EXERCICE COURT A: Énumérez toutes les choses que la Bourse du Travail organisa, selon le texte sur la Bourse du Travail de Saint-Denis.
── TEXTE FOURNI
La Bourse du Travail de Saint-Denis : de 1892 à aujourd'hui.
Car le chemin été long depuis avril 1892, où quelques syndicats dionysiens constituent une union qu'ils appellent Bourse du Travail, ce qui était alors illégal. Malgré des luttes d'influence et des querelles internes au mouvement ouvrier de l'époque, la tâche essentielle de la Bourse du travail fut de former des syndicats, d'animer et diriger les luttes des travailleurs. Puis, elle organisa des conférences mensuelles, des fêtes familiales, des conseils juridiques, un bureau de placement.
Hébergée à la Mairie, puis rue du Saulger, rue des Ursulines, elle le sera ensuite rue Suger.
Mais il faudra attendre 1935 pour
que la construction de nouveaux locaux pour la Bourse du Travail à Saint-Denis,
soit inscrite dans un programme municipal : celui de la liste conduite par
Jacques Duclos et Auguste Gillot, qui s'opposait à celle de Jacques Doriot.
────
── ENTRÉES FOURNIES
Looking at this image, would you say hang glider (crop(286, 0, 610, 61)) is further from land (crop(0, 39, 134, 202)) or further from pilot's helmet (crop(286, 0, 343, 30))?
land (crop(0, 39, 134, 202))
────
── ENTRÉES FOURNIES
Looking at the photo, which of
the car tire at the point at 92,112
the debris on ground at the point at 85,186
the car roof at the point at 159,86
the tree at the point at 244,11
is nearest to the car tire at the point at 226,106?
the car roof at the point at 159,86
────
── ENTRÉES FOURNIES
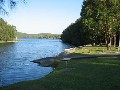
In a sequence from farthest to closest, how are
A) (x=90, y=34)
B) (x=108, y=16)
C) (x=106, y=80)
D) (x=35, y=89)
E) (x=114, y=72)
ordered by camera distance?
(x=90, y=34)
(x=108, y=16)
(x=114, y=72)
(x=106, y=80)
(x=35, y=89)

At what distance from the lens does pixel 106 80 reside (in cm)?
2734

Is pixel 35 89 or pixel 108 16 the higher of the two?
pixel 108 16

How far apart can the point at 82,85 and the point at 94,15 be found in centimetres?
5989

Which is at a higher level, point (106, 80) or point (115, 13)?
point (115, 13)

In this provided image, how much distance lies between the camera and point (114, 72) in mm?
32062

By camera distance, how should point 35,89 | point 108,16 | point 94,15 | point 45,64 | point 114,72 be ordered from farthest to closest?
────
EXERCICE COURT B: Dans les enregistrements, réécrivez les lignes qui vont de celle contenant « In this provided » jusqu'à celle contenant « By camera distance, how » incluse, en substituant « viewer » à « camera », sans rien changer d'autre.

RÉPONSE A:
des conférences mensuelles
des fêtes familiales
des conseils juridiques
un bureau de placement

RÉPONSE B:
In this provided image, how much distance lies between the viewer and point (114, 72) in mm?
32062

By viewer distance, how should point 35,89 | point 108,16 | point 94,15 | point 45,64 | point 114,72 be ordered from farthest to closest?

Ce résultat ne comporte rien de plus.